Environment and Nature in New Zealand September 2007

Book Review

David Young, Whio: Saving New Zealand's Blue Duck, Craig Potton Publishers, Nelson, 2006, 152 pp., ISBN 978 1 877333 46 0.

Charles Dawson

There's plenty for everyone in Whio. People engaged in conservation projects directly, ecologists, those working on conservation policy or history, Treaty issues or ornithology will find this book rewarding, while the general reader will marvel at how far New Zealand scientists have come in their understanding of bird life, habitat and care in the last three decades. As in Young's excellent recent history of conservation Our Islands, Ourselves, Whio is both accessible and rigorous, moving from the source material to contextualise, probe and (no easy task) elucidate current conservation practice and policy, and bring stories of achievement and possibility to life. Whio's publication points to a rising interest in species recovery; the book was sponsored to catch this and raise the profile of this threatened species (though Young points out his views are his ands not the sponsors). In Whio he turns our gaze to a species facing extinction by stealth.

The blue duck itself flies low on the radar of public consciousness. Its first public foray was the Planning Tribunal's 1990 decision on the Whanganui River's flow level:

for the first time the whio was given a level of exposure as a taonga (treasure) of the river that no other case had achieved. So at last, the cryptic blue duck paddled into public view as a crucial indicator species, an expression of the health of our rivers' (64).

This book is about far more than the whio alone. In crafting a 'social history' of the whio, Young demonstrates how ecological projects require an equally holistic approach across all elements, from management and political support in Wellington, to good relationships with Mäori, farmers, hunters, power companies and local government. There is a lot of collaboration required: 'coordination of the captive-rearing programme embraces some 16 different agencies other than DoC [Department of Conservation]' (93). One of the book's strengths is its revealing engagement with the myriad of workers and researchers captivated by whio. We read of translocation efforts in Taranaki and Kahurangi National Parks, of DOC workers' dread at the emails over coming weeks that mark another loss to stoats, and the advances in tracking, monitoring and ecosystem assessment over the last 30 years, as well as the support for whio recovery and protection from hunters in Fiordland and elsewhere.

If the whio skimmed into public consciousness in a Planning Tribunal decision about Whanganui River levels, local Mäori and conservation issues and the generation of electric power, then Young's chapter on that case and its aftermath is required reading for anyone involved in the Treaty sector for an account of how the judicial or political imprimatur lives on after its release.
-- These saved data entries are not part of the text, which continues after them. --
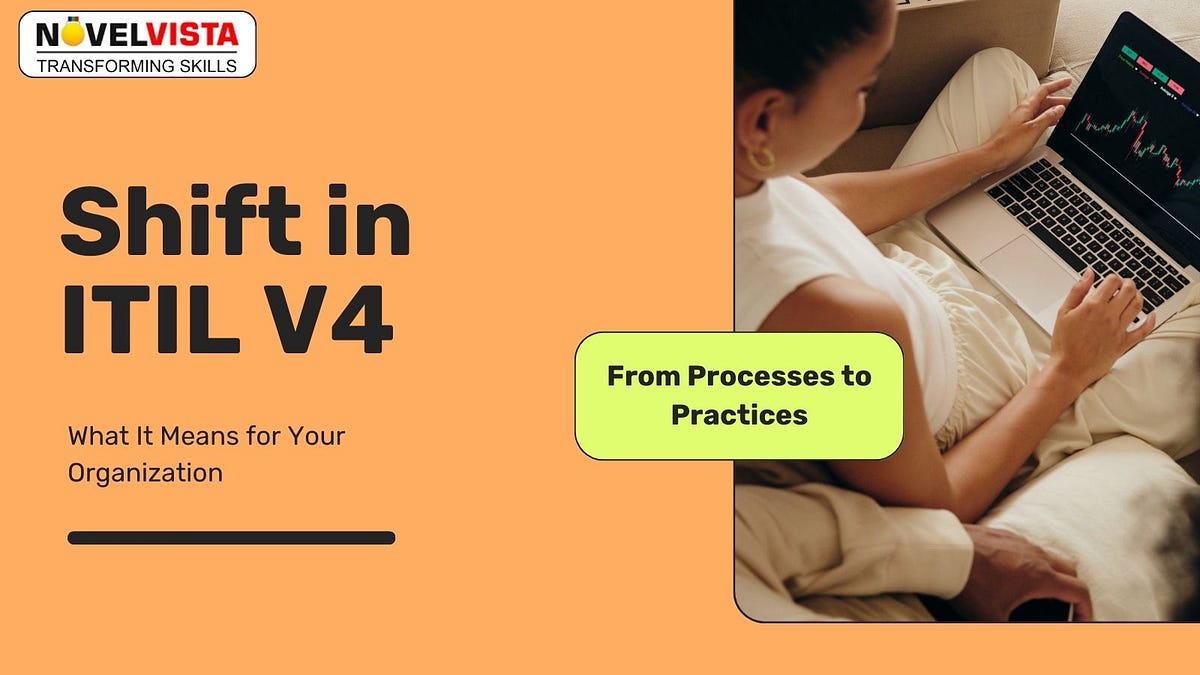 NOVELVISTA
TRANSFORMING SKILLS

Shift in ITIL V4

What It Means for Your Organization

From Processes to Practices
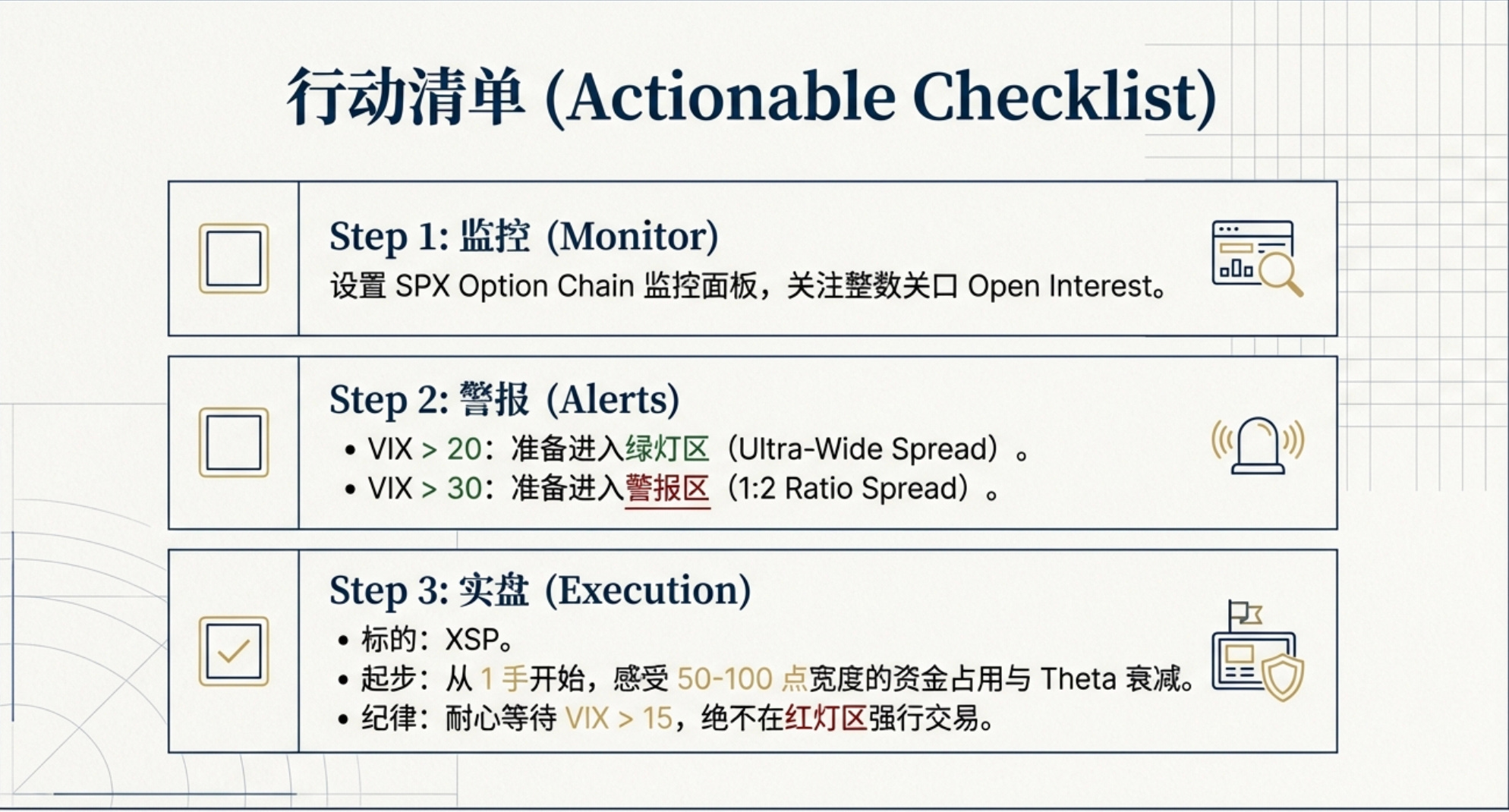 行动清单 (Actionable Checklist)

Step 1: 监控 (Monitor)
设置 SPX Option Chain 监控面板，关注整数关口 Open Interest。

Step 2: 警报 (Alerts)
• VIX > 20：准备进入绿灯区（Ultra-Wide Spread）。
• VIX > 30：准备进入警报区（1:2 Ratio Spread）。

Step 3: 实盘 (Execution)
• 标的：XSP。
• 起步：从 1 手开始，感受 50-100 点宽度的资金占用与 Theta 衰减。
• 纪律：耐心等待 VIX > 15，绝不在红灯区强行交易。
An indicator species, the whio is one marker of how 'second-tier' endangered species are also under extreme threat. The book is a testament to the many workers and volunteers who have fought against mustelid and mega-project, battling the whio's slide into extinction. This work (and the blasted stoats) has helped prompt a shift from the single-species approach to 'a recovery programme that aims to save entire communities of animals and plants within a particular area' (132).

Paul Jansen suggests the aim of much of this tireless work should be a level of population that would survive 20 years without any management intervention (132). There is still a long way to go. This attractive, compelling and sobering study of whio should sit on the bookshelf of anyone interested in that journey. As Young notes,

The blue duck's call will come to signify entire and intact communities of insects, plants and other birds living as they have always lived in an ecological relationship. For the whio's crisis is emblematic of what ails not only its habitat but also the way we live - blindly and unsustainably - in these islands (138).